Which lines below mention "that"? Pick each one out.
BEGIN MATERIAL FOR THIS TASK
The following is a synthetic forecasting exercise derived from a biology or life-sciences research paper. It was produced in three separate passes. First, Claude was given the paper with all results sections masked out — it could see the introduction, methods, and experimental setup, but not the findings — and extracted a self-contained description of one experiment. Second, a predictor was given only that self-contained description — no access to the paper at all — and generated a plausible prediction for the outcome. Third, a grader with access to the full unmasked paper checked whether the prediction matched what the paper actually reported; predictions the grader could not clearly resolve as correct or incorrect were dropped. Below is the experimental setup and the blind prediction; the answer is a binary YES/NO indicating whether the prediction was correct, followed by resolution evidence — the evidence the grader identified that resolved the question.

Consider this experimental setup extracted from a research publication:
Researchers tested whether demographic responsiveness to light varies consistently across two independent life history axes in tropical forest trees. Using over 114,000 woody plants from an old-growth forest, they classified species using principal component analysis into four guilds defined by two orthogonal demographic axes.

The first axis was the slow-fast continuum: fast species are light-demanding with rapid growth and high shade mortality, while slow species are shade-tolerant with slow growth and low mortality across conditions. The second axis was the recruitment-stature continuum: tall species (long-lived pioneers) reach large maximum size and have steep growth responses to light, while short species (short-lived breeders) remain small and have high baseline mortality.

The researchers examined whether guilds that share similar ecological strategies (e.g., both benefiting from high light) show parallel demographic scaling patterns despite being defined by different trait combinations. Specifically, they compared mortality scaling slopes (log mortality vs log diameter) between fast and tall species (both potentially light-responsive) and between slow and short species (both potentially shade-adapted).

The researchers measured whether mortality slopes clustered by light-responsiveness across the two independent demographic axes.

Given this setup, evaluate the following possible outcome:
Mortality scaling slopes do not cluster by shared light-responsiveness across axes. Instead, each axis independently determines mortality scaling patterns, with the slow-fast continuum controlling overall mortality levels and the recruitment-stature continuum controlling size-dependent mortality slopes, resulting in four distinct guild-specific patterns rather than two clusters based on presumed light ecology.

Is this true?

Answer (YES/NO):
END MATERIAL FOR THIS TASK
_ANSWER TO THIS TASK_.
The following is a synthetic forecasting exercise derived from a biology or life-sciences research paper. It was produced in three separate passes. First, Claude was given the paper with all results sections masked out — it could see the introduction, methods, and experimental setup, but not the findings — and extracted a self-contained description of one experiment. Second, a predictor was given only that self-contained description — no access to the paper at all — and generated a plausible prediction for the outcome. Third, a grader with access to the full unmasked paper checked whether the prediction matched what the paper actually reported; predictions the grader could not clearly resolve as correct or incorrect were dropped. Below is the experimental setup and the blind prediction; the answer is a binary YES/NO indicating whether the prediction was correct, followed by resolution evidence — the evidence the grader identified that resolved the question.
The researchers examined whether guilds that share similar ecological strategies (e.g., both benefiting from high light) show parallel demographic scaling patterns despite being defined by different trait combinations. Specifically, they compared mortality scaling slopes (log mortality vs log diameter) between fast and tall species (both potentially light-responsive) and between slow and short species (both potentially shade-adapted).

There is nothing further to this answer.